跟在顧樓南身後,夏侯嬰始終抿著唇,麵無表情。
“我說,你好歹也是在下的管家,總冷著個臉,早晚要穿幫。”湊到夏侯嬰耳邊低語了一句,顧樓南邊用長劍砍去阻路的野草邊頗有些無奈的好心提醒。
聞言,夏侯嬰也不說話,隻冷冰冰的睨了他一眼。
“好好好,不強求不強求……”說完,顧樓南默默砍草,邊砍邊有些鬱悶。
分明他是“管家”為何管家的事兒都是自己這個“主子”在做……
鬱悶啊,鬱悶。
正鬱悶著,赫然有一架遍結紅綢的輦車從天而降,輦車兩邊各有一名手持鮮紅燈籠的少女。兩名少女盡皆穿著鮮紅似血的紅綃衣裙,挽著雙丫髻,頸間和雙臂上係著同色的絲絛,手腕上各自戴著穿了金絲的鈴鐺。

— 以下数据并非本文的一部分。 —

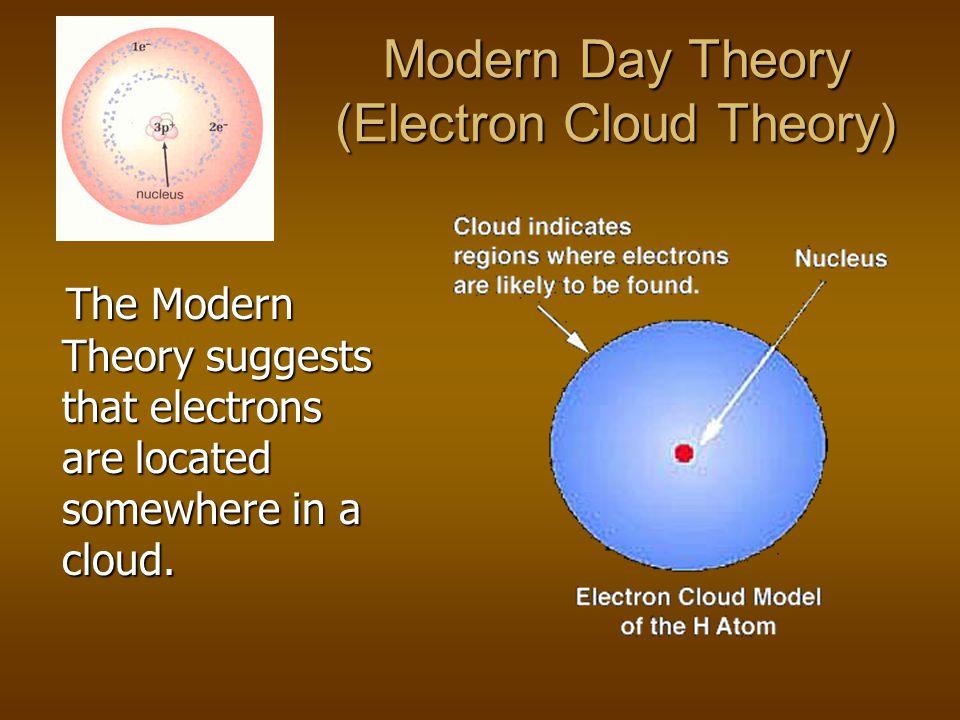 $1e^-$

$3p^+$

$2e^-$

nucleus

Modern Day Theory (Electron Cloud Theory)

The Modern Theory suggests that electrons are located somewhere in a cloud.

Cloud indicates regions where electrons are likely to be found.

Nucleus

Electron Cloud Model of the H Atom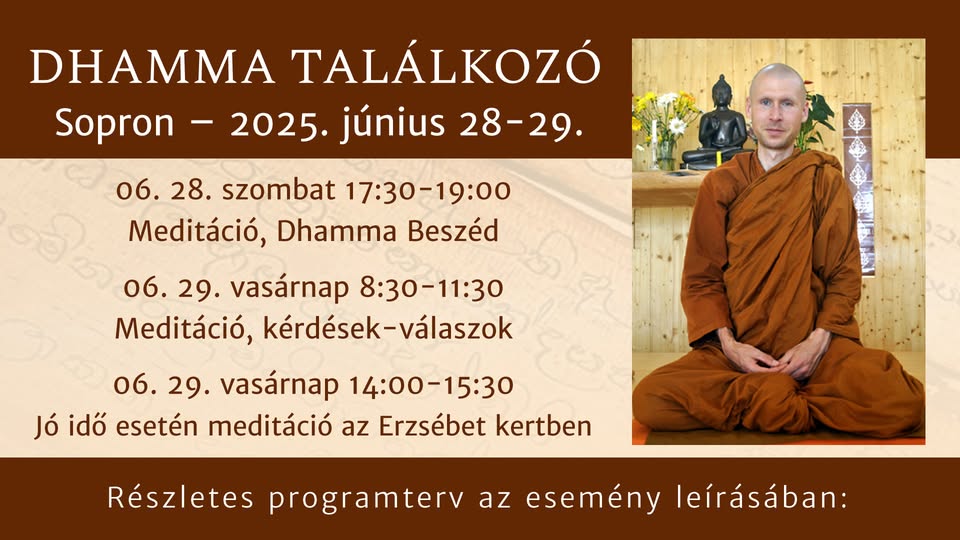 DHAMMA TALÁLKOZÓ
Sopron – 2025. június 28-29.

06. 28. szombat 17:30-19:00
Meditáció, Dhamma Beszéd

06. 29. vasárnap 8:30-11:30
Meditáció, kérdések-válaszok

06. 29. vasárnap 14:00-15:30
Jó idő esetén meditáció az Erzsébet kertben

Részletes programterv az esemény leírásában:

兩名少女當中的輦車上罩一層輕薄的紅綃紗,陽光粼粼裏泛出奇異多變的幻彩顏色,似蒙了層七彩雲霞般,美的不若凡塵俗物。
隻見兩名少女將籠罩輦車的輕薄紅紗朝左右兩側掀開,露出端坐其中膚色嫩白如玉的女子,女子梳著淩雲髻,卻隻以鮮紅絲絛編入烏黑光滑的發絲間,看上去頗顯幾分英姿。隻是一張嬌柔婉約的臉蛋看上去楚楚可人,全不像武林人士,倒更像是養在名門深院中的大家閨秀。
女子從輕薄紅紗中緩緩起身,每向前走出一步,都會掀起一片細微的“叮當”聲。直走到顧樓南眼前才停下,勾了柔軟的嫩紅唇瓣,俯身施禮道:“棲鳳山莊楚風華拜見顧少莊主……”
“二當家不必多禮!少莊主這稱呼,在下可不敢當。家父抱恙,又隻有在下這一個兒子,無奈之下才被莊中幾位長老遊說了來。論才幹,論智慧,二當家才是當今女傑,無人能及。”笑眯眯的應聲,顧樓南也微微躬了躬身,邪魅無雙的麵容上始終含一抹如沐春風般的和煦笑意,隻是一雙黑眸清光內斂,仿佛在看著什麼本不應存在於此處的東西。